Setup a complete data warehouse with Spark cluster \& external Hive(MSSQL Metastore)
- For the busy people
How was the setup created
Testing
When will be managed or external tables created?
Errors
Server Details

Setup a complete data warehouse with Spark cluster & external Hive(MSSQL Metastore)

Here, I will show you how to create a complete warehouse setup with a Spark Cluster and a standalone Hive with an external metastore database (MSSQL). The setup will use 5 containers:

Service	URL/Connection	Image
Spark Master	http://localhost:16789/	`spark:3.5.1-debian-12-r7`
Spark Worker 1	http://localhost:16791/	`spark:3.5.1-debian-12-r7`
Spark Worker 2	http://localhost:16792/	`spark:3.5.1-debian-12-r7`
SQL Server (SSMS)	`localhost,1433`, SQL Server Auth: `dwdas/Passw0rd`	`mcr.microsoft.com/mssql/server:2019-latest`
Hive Metastore	`thrift://hive-metastore:9083`	`apache/hive:4.0.0`

For the busy people

Follow these steps to get your setup ready:

Download the zip file on your laptop.
Go to Step1xx, Step2xx, and Step3xx folders and run run.bat in each.

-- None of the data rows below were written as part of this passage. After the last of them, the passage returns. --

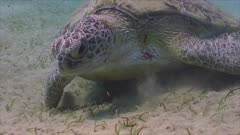 Green Sea turtle eating seagras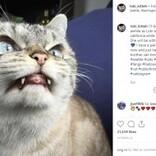"""""""吸血鬼""""や""""悪魔""""と呼ばれる強面すぎる猫たち フォロワー数49万人超の人気者も"""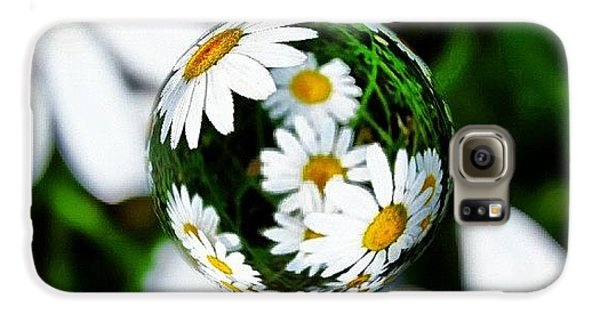 Summer Galaxy S6 Case - #mgmarts #daisy #flower #weed #summer by Marianna Mills
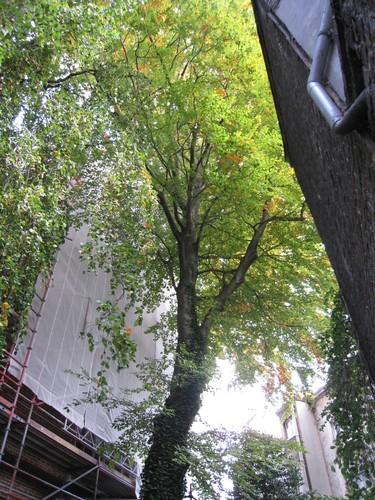 Hêtre d'Europe – Ixelles, Rue de la Paix, 21 –  27 Octobre 2009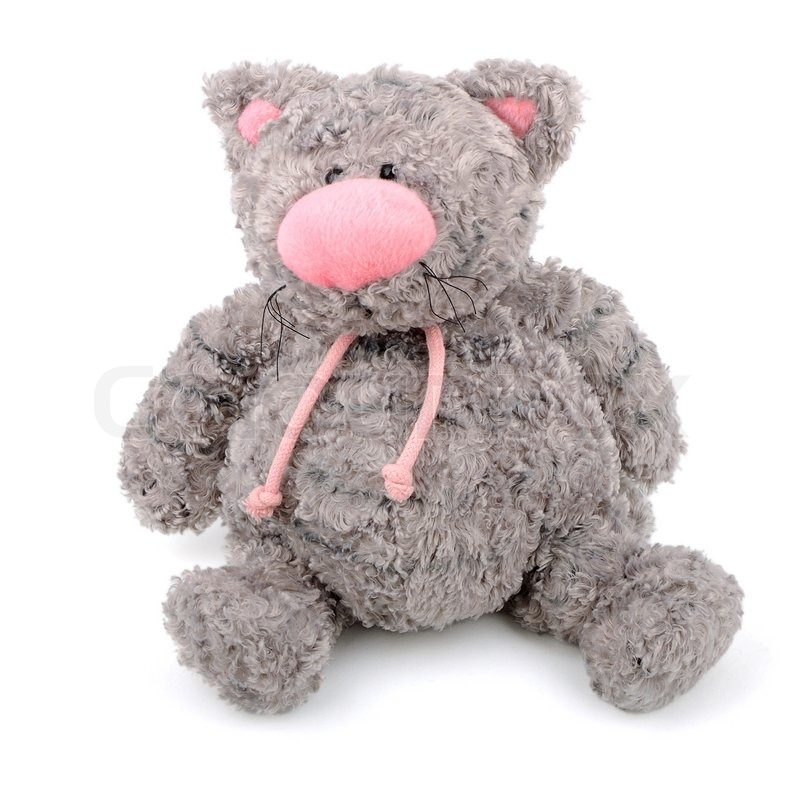 Graue Teddy Katze mit rosa Nase isoliert | Stockfoto | Colourbox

This will create a setup like the one shown below:

A shared volume should be present in the volumes with the mapping shown below:

Here are some important details about the setup:

How was the setup created

Bit Background About Bitnami Spark Container

Their Dockerfile

The official Dockerfile used by Bitnami to create their Spark container can be found on GitHub. Some key parts of the file are:

RUN chown -R 1001:1001 /opt/bitnami/spark
WORKDIR /opt/bitnami/spark
USER 1001
ENTRYPOINT [ "/opt/bitnami/scripts/spark/entrypoint.sh" ]
CMD [ "/opt/bitnami/scripts/spark/run.sh" ]

Non-Root Containers

By default, Bitnami containers run as non-root users. This means when you log into the container, you are not the root user. The container itself runs as a non-root user, but you can change this by specifying User: root in your Dockerfile or Docker-compose.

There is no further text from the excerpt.